▸ REQUIRED TASK
Repeat the material below word for word, from the line containing "Noting the positions, is" up to and including the final line.

▸ DATA TO USE
§

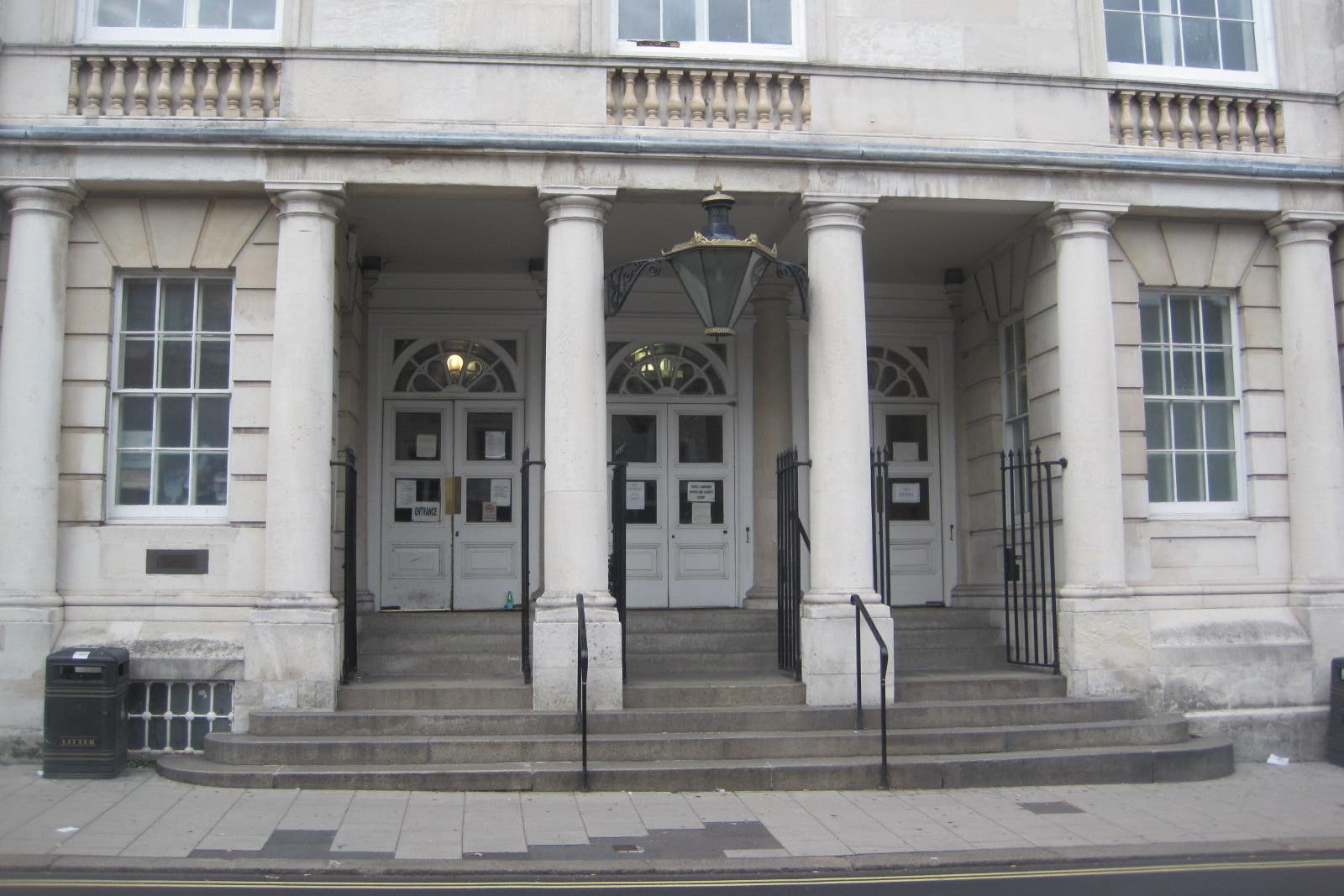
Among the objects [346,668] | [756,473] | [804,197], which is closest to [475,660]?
[346,668]

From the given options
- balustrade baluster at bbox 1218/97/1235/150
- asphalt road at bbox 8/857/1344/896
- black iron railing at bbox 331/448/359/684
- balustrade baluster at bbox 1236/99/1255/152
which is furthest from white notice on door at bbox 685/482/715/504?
asphalt road at bbox 8/857/1344/896

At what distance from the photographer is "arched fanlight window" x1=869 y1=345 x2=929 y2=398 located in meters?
14.4

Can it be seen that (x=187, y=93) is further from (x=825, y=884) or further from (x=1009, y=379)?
(x=1009, y=379)

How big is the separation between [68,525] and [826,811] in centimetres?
648

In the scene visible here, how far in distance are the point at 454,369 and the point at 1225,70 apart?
27.2 ft

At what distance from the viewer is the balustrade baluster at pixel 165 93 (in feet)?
34.3

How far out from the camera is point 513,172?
34.4 ft

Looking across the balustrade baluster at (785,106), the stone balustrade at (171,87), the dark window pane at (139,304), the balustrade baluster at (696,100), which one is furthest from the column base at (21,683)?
the balustrade baluster at (785,106)

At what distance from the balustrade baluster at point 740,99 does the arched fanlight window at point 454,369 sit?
415 cm

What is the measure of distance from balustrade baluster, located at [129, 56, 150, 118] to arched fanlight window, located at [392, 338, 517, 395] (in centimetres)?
394

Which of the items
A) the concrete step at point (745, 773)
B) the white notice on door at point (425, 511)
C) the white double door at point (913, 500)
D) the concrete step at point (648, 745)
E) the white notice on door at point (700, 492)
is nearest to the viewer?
the concrete step at point (745, 773)

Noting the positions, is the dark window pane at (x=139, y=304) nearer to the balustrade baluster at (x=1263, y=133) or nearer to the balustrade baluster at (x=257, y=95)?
the balustrade baluster at (x=257, y=95)

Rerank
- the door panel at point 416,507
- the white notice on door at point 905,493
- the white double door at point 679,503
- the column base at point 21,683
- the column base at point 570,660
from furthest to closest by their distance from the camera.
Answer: the white notice on door at point 905,493
the white double door at point 679,503
the door panel at point 416,507
the column base at point 570,660
the column base at point 21,683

§

▸ RESULT OF THE TASK
Noting the positions, is the dark window pane at (x=139, y=304) nearer to the balustrade baluster at (x=1263, y=133) or nearer to the balustrade baluster at (x=257, y=95)?
the balustrade baluster at (x=257, y=95)

Rerank
- the door panel at point 416,507
- the white notice on door at point 905,493
- the white double door at point 679,503
- the column base at point 21,683
- the column base at point 570,660
from furthest to closest by their distance from the camera.
Answer: the white notice on door at point 905,493
the white double door at point 679,503
the door panel at point 416,507
the column base at point 570,660
the column base at point 21,683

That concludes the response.